Rethinking optimization for size

Posted Feb 1, 2013 21:02 UTC (Fri) by khim (subscriber, #9252)
In reply to: Rethinking optimization for size by epa
Parent article: Rethinking optimization for size

It won't, for example, turn on or off loop unrolling depending on how memory-bound a particular CPU tends to be.

It's impossible to predict unless you know what your program is doing - and compiler deals with functions. Even puny Atoms have 32KiB of L1 cache where functions (even with loops unrolled) are usually smaller.

If the compiler could be just a bit smarter, that would be a big win.

This way lies madness. Difference between contemporary CPUs is much smaller then you think. The aforementioned cache which presumably should be handled differently in different cases is between 32KiB on most Intel CPUs (from Atoms to XeonsCore and 64KiB for AMD, L2 differs more substantially but difference is not large enough to affect issues at small (function-sized) scale and LTO is not yet in wide use and not all that mature besides.

But most programmers don't want to spend time testing each optimization separately; they tend to just pick -O2 and let the compiler decide.

It's even worse: they often abuse "premature optimization is the root of all evil" mantra to introduce 3x-5x-10x slowdown.
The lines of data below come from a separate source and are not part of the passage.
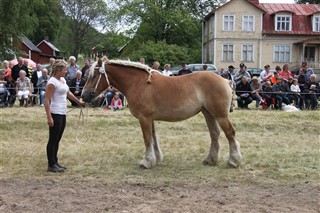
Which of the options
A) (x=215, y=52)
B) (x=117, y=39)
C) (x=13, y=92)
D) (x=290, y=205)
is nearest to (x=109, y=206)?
(x=290, y=205)

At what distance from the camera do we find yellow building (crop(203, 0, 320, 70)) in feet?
144

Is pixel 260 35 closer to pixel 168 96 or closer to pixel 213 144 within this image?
pixel 213 144

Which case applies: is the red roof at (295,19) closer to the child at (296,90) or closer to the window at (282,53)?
the window at (282,53)

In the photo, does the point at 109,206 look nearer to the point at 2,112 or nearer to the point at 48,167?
the point at 48,167

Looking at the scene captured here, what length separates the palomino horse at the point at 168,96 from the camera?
7.01m

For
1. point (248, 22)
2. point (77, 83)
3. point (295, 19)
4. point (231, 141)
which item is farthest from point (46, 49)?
point (231, 141)

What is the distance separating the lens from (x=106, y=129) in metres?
11.0

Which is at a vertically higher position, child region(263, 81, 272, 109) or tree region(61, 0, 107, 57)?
tree region(61, 0, 107, 57)

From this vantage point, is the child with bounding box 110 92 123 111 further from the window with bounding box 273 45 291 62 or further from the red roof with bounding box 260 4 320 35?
the window with bounding box 273 45 291 62

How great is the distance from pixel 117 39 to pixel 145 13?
5.70 m

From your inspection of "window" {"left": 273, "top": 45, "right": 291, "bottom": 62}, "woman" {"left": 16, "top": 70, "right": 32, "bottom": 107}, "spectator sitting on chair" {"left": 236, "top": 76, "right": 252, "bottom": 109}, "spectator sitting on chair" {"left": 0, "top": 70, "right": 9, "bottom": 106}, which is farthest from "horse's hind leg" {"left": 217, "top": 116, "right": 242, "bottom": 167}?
"window" {"left": 273, "top": 45, "right": 291, "bottom": 62}

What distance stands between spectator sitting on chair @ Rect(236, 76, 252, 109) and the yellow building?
93.7 feet

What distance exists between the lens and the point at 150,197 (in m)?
5.38

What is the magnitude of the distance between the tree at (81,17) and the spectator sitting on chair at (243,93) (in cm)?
4987
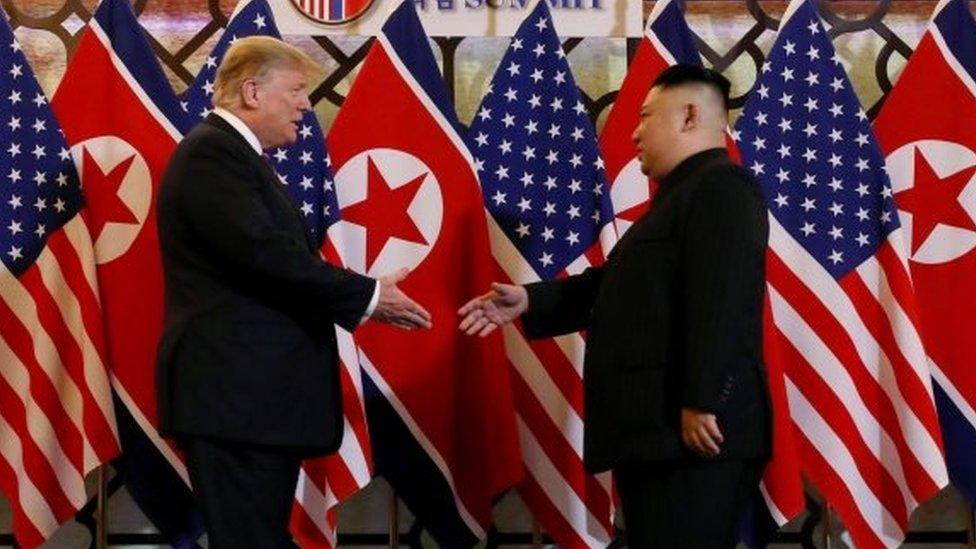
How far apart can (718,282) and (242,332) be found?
755 millimetres

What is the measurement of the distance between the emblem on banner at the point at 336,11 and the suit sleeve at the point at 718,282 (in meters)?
1.42

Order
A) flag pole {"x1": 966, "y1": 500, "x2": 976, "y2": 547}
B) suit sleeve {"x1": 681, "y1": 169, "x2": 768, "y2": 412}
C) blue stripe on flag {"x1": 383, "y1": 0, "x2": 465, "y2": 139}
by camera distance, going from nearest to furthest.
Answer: suit sleeve {"x1": 681, "y1": 169, "x2": 768, "y2": 412}, blue stripe on flag {"x1": 383, "y1": 0, "x2": 465, "y2": 139}, flag pole {"x1": 966, "y1": 500, "x2": 976, "y2": 547}

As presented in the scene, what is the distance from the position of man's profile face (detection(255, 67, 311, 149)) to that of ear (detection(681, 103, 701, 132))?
0.66 meters

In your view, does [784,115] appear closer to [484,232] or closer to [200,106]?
[484,232]

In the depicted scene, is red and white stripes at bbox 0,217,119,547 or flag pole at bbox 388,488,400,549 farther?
flag pole at bbox 388,488,400,549

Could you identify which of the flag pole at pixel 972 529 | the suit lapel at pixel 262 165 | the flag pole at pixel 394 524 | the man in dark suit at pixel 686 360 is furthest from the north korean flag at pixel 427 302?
the flag pole at pixel 972 529

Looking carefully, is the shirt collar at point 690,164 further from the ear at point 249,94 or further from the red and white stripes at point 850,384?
the red and white stripes at point 850,384

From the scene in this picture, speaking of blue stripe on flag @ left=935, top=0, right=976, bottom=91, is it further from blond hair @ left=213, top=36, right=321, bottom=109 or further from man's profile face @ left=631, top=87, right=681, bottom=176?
blond hair @ left=213, top=36, right=321, bottom=109

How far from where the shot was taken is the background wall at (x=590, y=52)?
11.5 feet

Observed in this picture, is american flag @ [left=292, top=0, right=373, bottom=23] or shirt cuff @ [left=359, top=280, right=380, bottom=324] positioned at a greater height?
american flag @ [left=292, top=0, right=373, bottom=23]

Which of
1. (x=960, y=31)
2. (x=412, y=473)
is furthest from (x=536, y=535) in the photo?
(x=960, y=31)

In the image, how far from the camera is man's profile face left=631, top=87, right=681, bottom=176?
96.9 inches

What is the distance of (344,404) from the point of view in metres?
3.15

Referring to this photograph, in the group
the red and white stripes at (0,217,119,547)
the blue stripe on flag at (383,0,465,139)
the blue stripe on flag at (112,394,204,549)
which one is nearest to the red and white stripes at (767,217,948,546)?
the blue stripe on flag at (383,0,465,139)
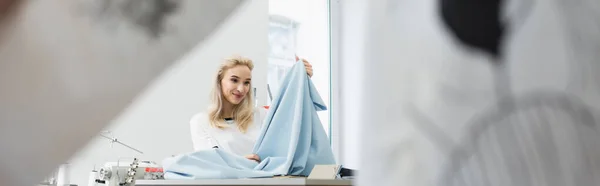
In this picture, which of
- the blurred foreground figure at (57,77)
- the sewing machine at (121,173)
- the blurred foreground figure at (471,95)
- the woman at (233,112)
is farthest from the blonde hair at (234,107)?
the blurred foreground figure at (471,95)

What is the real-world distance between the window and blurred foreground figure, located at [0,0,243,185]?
954 mm

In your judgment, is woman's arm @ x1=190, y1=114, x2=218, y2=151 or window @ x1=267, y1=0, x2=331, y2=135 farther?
window @ x1=267, y1=0, x2=331, y2=135

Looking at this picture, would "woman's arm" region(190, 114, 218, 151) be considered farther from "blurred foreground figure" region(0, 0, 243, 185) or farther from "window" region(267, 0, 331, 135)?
"blurred foreground figure" region(0, 0, 243, 185)

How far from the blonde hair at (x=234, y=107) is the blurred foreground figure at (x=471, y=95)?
2.26ft

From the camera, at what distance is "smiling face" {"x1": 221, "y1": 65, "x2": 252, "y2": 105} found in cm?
104

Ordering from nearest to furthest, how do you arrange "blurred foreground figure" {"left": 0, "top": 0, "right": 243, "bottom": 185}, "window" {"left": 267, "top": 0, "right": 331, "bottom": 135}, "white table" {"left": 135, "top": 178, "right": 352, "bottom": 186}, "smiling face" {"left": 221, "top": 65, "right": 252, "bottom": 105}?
"blurred foreground figure" {"left": 0, "top": 0, "right": 243, "bottom": 185} → "white table" {"left": 135, "top": 178, "right": 352, "bottom": 186} → "smiling face" {"left": 221, "top": 65, "right": 252, "bottom": 105} → "window" {"left": 267, "top": 0, "right": 331, "bottom": 135}

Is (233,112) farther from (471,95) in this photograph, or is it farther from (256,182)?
(471,95)

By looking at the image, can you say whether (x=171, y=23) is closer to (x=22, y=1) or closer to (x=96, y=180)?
(x=22, y=1)

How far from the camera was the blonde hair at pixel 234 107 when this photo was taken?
1.07 meters

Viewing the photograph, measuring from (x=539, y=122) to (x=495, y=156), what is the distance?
0.05 metres

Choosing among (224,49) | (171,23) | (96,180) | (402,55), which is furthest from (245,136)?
(402,55)

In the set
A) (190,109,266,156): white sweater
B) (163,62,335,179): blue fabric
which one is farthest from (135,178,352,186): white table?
(190,109,266,156): white sweater

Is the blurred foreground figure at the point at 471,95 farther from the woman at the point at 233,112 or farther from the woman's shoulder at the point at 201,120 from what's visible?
the woman's shoulder at the point at 201,120

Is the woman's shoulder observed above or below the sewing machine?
above
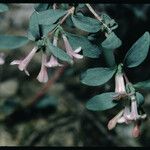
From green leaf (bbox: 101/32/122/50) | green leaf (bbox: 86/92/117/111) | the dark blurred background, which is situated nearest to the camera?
green leaf (bbox: 101/32/122/50)

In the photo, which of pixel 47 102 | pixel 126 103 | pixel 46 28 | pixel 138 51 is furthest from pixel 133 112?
pixel 47 102

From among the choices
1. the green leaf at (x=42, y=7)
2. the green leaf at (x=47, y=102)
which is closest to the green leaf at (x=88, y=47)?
the green leaf at (x=42, y=7)

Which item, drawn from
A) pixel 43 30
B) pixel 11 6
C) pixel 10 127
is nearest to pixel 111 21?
pixel 43 30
What the compiler does after that is more-or-less irrelevant. If people care about efficiency they should start thinking about efficiency first and hot hope that compiler will magically make 10 levels of indirections disappear. No, they don't disappear and compiler very rarely can do anything to thembut looks like developers (except for kernel developers, of course) understand that. Instead most books explain how you can use them to nicely "encapsulate" and "separate" stuff - usually without ever mentioning their price.


(Log in to post comments)

Rethinking optimization for size

Posted Feb 8, 2013 17:50 UTC (Fri) by daglwn (guest, #65432) [Link]

> Difference between contemporary CPUs is much smaller then you think.

But not as small as you think. I work on a production compiler and we are always tuning for new targets. Even something as simple as moving from Sandy Bridge to Ivy Bridge can result in a change in strategy.

> What's even worse: they often abuse "premature optimization is the root
> of all evil" mantra to introduce 3x-5x-10x slowdown.

But worse than that is programmers trying to out-guess the compiler and do hand loop unrolling, converting of array accesses to pointer arithmetic and the like. This *kills* the compiler's ability to analyze the program and thus make transformations to improve the code.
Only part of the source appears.